In *Kinetica*, there are two types of *UDFs*:

* *distributed* - the procedure will be invoked within the database, executing
  in parallel against each data *shard* of the specified *tables*. When
  *distributed*, there will be one OS process per processing node in *Kinetica*
* *non-distributed* - the procedure will be invoked externally to the database,
  making use of the existing *Kinetica* APIs.

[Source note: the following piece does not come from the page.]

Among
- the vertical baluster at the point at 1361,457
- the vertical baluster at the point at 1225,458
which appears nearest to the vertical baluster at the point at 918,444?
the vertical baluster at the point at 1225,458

When *non-distributed* there will
  only be a single OS process

A *distributed UDF* can be passed zero or more *input tables* and write to zero
or more *output tables*.  Each invocation will only be passed the subset of data
within that *shard*, and any output will be written to that same *shard*.  This
per-shard execution therefore requires that any *output tables* that are
*sharded* on a particular key match the *shard key* of the *input tables*.  If
the procedure is doing any calculations, it is important that the data be
*sharded* in such a way that the calculations can be meaningfully performed
within the *sharded* data set.  There are three important facets of
*output tables* to note when using a *distributed UDF*:

* If an *output table* doesn't exist, it will be created to match the schema of
  its paired *input table*; e.g., if a *UDF* is given five input/output *table*
  pairs and the 3rd *output table* doesn't exist, it will be created to match
  the schema of the 3rd *input table*; the [primary keys](/content/concepts/tables#primary-key) &
  [shard keys](/content/concepts/tables#shard-key) of the *input table* will not be transferred to
  the *output table*
* *Output tables* are not cleared of records by the *UDF*; existing records will
  remain untouched
* *Output tables* can only be appended to; existing *output table* records will
  not be available to the *UDF*, unless the *output table* is also passed in
  as an *input table*, and even then, will not be able to be updated by the
  *UDF*

A *non-distributed UDF* can not currently directly access any *table* data, but
it can use the regular *Kinetica APIs* to make local calls to the database.  Due
to its running outside of the database, a connection URL and authentication
credentials are required to be passed to it at runtime.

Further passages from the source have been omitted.